Jason,

For key listing requests the bitcask in-memory key directory is scanned for each vnode participating in the covering set. The data structure is a hash table which is ideal for direct accesses, but there is no way to guarantee ordering when the entires are hashed into the table so bitcask iterates over the all the
entries in the table and the keys matching the query are returned.

Then for on-disk data retrieval, each entry in the key directory contains information about how to locate the on-disk data for the key such as the cask file identifier and the offset into the file where the entry resides. It sounds like you have already done some reading on bitcask, but in case you have not seen it before, this bitcask intro document has some good illustrations of how things work: https://github.com/basho/bitcask/blob/develop/doc/bitcask-intro.pdf.

Hope that helps answer your questions.


Kelly

On 08/19/2014 04:51 PM, Jason Campbell wrote:
Hello Kelly,

Thanks for the detailed response, but I'm still a bit confused.  I understand 
the overhead over the covering set, and the key listing will only complete as 
fast as the slowest node.  The data transfer shouldn't be much for a small key 
set though.  So assuming we aren't doing something crazy like trying to stream 
billions of keys, it should be roughly the same speed as getting those keys 
from 1/3 of the nodes.

As far as bitcask being unordered, I'm not sure how that is possible.  I 
understand it's on-disk format is log structured, which although ordered by 
last-modified time, is fairly useless for most purposes.  But in-memory it has 
to be able to satisfy requests for a random key name in fairly fixed time to 
meet the latency guarantees that are expected of it.  I would expect it to be 
some kind of search tree, in which case, it could be used to filter partial 
ranges (like a bucket lookup) just as easily as a full key lookup.  It could 
also be a hash of the key, at which point it would be useless for partial 
ranges, but then so would the bitcask memory calculator, as it would be a fixed 
size per record, not variable with the length of the bucket and key.

I don't know Erlang well enough to jump into the bitcask source, and the papers 
I have found explain the keydir and data structures well enough, but not how a 
request is able to look up a key in memory.  Is it using a b-tree?

Thanks,
Jason

----- Original Message -----
From: "Kelly McLaughlin" <[email protected]>
To: "Jason Campbell" <[email protected]>, "riak-users" 
<[email protected]>
Sent: Wednesday, 20 August, 2014 1:26:36 AM
Subject: Re: Bitcask Key Listing

Jason,

There are two aspects to to a key listing operation that make it
expensive relative to normal gets or puts.

The first part is that, due to the way data is distributed in Riak, key
listing requires a covering set of vnodes to participate in
order to determine the list of keys for a bucket.
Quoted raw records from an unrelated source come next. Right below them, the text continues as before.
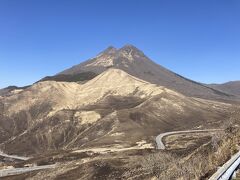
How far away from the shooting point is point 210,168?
64.9ft

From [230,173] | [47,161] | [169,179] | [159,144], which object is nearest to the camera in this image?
[230,173]

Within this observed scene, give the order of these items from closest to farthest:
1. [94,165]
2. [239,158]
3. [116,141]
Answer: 1. [239,158]
2. [94,165]
3. [116,141]

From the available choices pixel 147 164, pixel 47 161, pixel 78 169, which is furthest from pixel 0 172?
pixel 147 164

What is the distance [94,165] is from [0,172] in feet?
162

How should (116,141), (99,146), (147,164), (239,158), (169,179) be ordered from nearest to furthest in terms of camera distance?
(239,158)
(169,179)
(147,164)
(99,146)
(116,141)

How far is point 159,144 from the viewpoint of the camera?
162 metres

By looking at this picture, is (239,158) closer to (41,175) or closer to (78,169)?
(78,169)

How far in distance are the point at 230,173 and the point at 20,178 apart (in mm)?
101891

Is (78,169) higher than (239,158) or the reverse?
the reverse

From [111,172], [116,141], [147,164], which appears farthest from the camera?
[116,141]

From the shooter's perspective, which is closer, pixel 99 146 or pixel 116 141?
pixel 99 146

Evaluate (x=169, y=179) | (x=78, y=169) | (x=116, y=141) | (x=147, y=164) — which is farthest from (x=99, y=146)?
(x=169, y=179)

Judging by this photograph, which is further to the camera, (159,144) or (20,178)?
(159,144)

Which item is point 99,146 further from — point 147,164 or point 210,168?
point 210,168
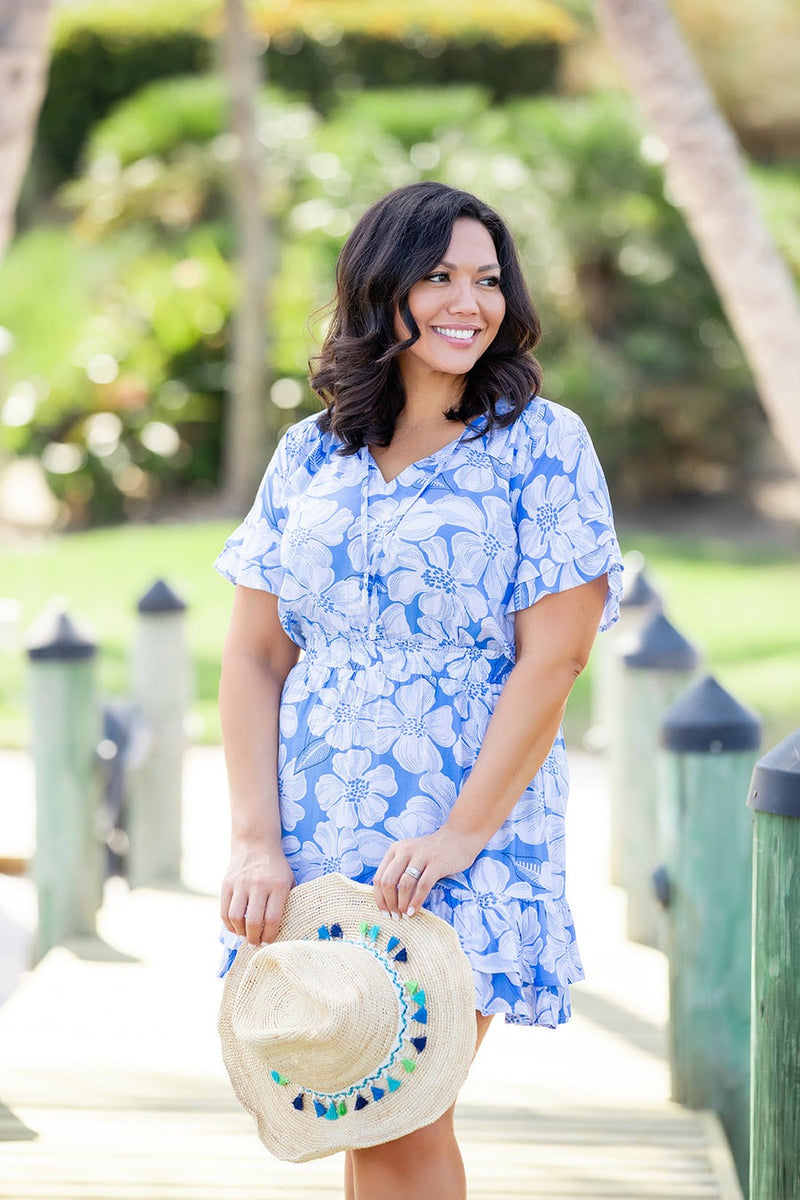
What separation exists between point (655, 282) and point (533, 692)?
12425 mm

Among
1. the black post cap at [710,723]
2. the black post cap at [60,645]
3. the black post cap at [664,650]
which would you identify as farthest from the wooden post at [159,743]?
the black post cap at [710,723]

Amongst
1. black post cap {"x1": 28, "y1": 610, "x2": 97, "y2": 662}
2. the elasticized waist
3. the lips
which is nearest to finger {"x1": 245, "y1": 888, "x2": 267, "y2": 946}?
the elasticized waist

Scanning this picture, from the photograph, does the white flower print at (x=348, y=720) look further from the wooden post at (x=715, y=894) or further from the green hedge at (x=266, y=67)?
the green hedge at (x=266, y=67)

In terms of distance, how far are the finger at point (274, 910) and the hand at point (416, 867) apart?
0.48ft

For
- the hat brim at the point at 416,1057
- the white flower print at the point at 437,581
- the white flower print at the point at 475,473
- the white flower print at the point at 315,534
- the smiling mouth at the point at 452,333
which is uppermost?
the smiling mouth at the point at 452,333

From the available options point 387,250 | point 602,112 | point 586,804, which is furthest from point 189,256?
point 387,250

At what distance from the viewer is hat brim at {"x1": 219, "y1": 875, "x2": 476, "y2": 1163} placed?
207 centimetres

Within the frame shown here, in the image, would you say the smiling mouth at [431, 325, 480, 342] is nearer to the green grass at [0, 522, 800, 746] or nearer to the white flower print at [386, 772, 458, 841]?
the white flower print at [386, 772, 458, 841]

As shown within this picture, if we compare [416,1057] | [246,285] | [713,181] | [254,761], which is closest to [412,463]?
[254,761]

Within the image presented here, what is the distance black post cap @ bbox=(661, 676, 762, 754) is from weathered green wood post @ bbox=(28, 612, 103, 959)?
1750 mm

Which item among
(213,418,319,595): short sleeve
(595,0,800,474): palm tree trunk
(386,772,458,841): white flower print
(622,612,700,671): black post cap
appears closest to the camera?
(386,772,458,841): white flower print

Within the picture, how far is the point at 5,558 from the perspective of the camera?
13461 millimetres

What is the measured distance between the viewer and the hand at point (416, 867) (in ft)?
6.82

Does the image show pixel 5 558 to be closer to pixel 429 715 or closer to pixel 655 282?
pixel 655 282
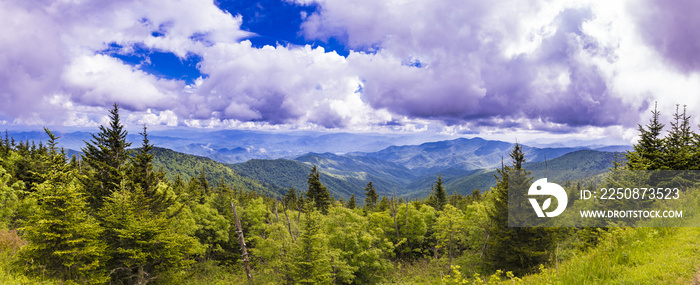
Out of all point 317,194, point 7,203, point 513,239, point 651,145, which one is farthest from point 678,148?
point 7,203

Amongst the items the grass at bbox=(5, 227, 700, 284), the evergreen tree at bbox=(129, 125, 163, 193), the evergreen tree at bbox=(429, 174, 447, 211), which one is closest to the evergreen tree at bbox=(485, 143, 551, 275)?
the grass at bbox=(5, 227, 700, 284)

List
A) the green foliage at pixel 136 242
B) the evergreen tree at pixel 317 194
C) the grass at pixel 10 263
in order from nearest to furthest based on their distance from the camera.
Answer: the grass at pixel 10 263
the green foliage at pixel 136 242
the evergreen tree at pixel 317 194

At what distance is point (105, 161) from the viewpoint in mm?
25672

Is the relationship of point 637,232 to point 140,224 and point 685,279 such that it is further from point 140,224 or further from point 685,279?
point 140,224

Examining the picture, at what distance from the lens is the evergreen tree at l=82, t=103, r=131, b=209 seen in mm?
24844

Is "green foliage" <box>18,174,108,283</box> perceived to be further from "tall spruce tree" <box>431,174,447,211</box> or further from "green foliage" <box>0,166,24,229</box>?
"tall spruce tree" <box>431,174,447,211</box>

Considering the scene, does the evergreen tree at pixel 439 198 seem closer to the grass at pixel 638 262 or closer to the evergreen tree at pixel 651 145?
the evergreen tree at pixel 651 145

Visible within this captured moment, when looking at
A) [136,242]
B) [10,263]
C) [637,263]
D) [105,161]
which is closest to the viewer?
[637,263]

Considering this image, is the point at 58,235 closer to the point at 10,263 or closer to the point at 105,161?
the point at 10,263

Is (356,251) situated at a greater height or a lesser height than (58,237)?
lesser

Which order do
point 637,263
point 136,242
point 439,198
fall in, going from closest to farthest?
point 637,263
point 136,242
point 439,198

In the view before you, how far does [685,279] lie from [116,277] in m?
28.2

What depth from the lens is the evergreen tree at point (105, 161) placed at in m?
24.8

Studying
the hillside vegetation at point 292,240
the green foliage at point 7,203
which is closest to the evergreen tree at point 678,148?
the hillside vegetation at point 292,240
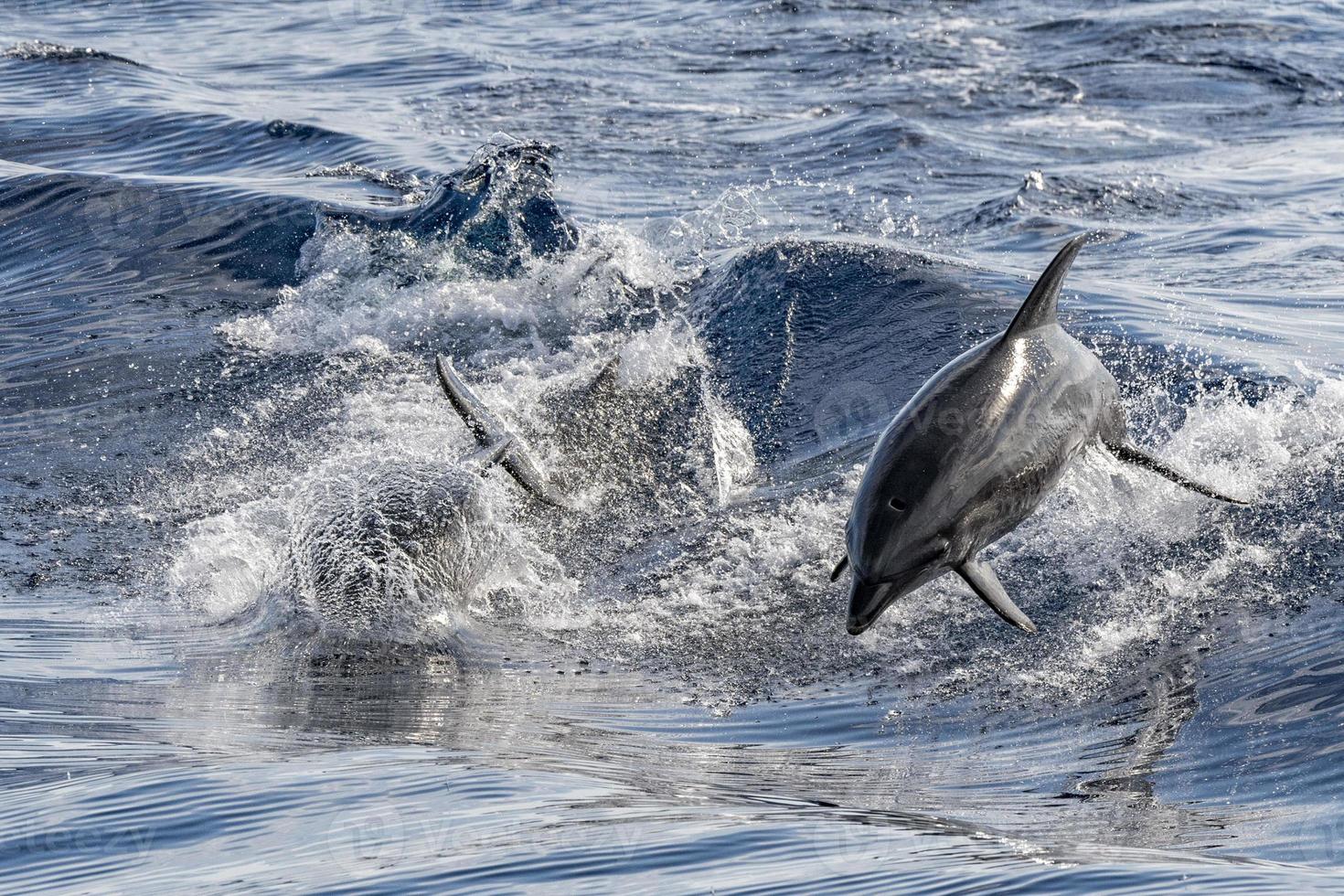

A minimal covering set
of vnodes works out to 1/N nodes in the cluster where N
is the n_val of the bucket. By default this is 3 so in the default case
a key listing request must send a request to and receive
responses from 1/3 of the nodes in the cluster. This incurs network
traversal overhead as the keys from each vnode are returned
and the speed to completion is limited by the slowest vnode in the
covering set. This is true regardless of the backend in use.

The second part is specific to bitcask. Bitcask is an unordered backend
and the consequence of this when doing a key listing is
that all of the keys stored by a vnode that participates in a key
listing request must be scanned. It doesn't matter if there are
2 keys or 2000 keys for the bucket being queried, they all must be
scanned. This is a case where all the keys being stored in memory
is beneficial to performance, but as the amount of data stored increases
so does the expense to scan over it. The leveldb backend is
ordered and we are able to take advantage of that fact to only scan over
data for the bucket in question, but for bitcask that is
not an option.

At this time there is nothing in the works to specifically improve key
listing performance. It is certainly something we are aware of,
but at this time there are other things with higher priority.

Hope that helps answer your question.


Kelly


On 08/19/2014 05:17 AM, Jaston Campbell wrote:
I currently maintain my own indexes for some things, and use natural keys where 
I can, but a question has been nagging me lately.

Why is key listing slow?  Specifically, why is bitcask key listing slow?

One of the biggest issues with bitcask is all keys (including the bucket name 
and some overhead) must fit into RAM.  For large amounts of keys, I understand 
the coordination data transfer will hurt, but shouldn't things like list 
buckets (or listing keys from small buckets) be fast?

Is there a reason this is slow, and is there a plan to fix it?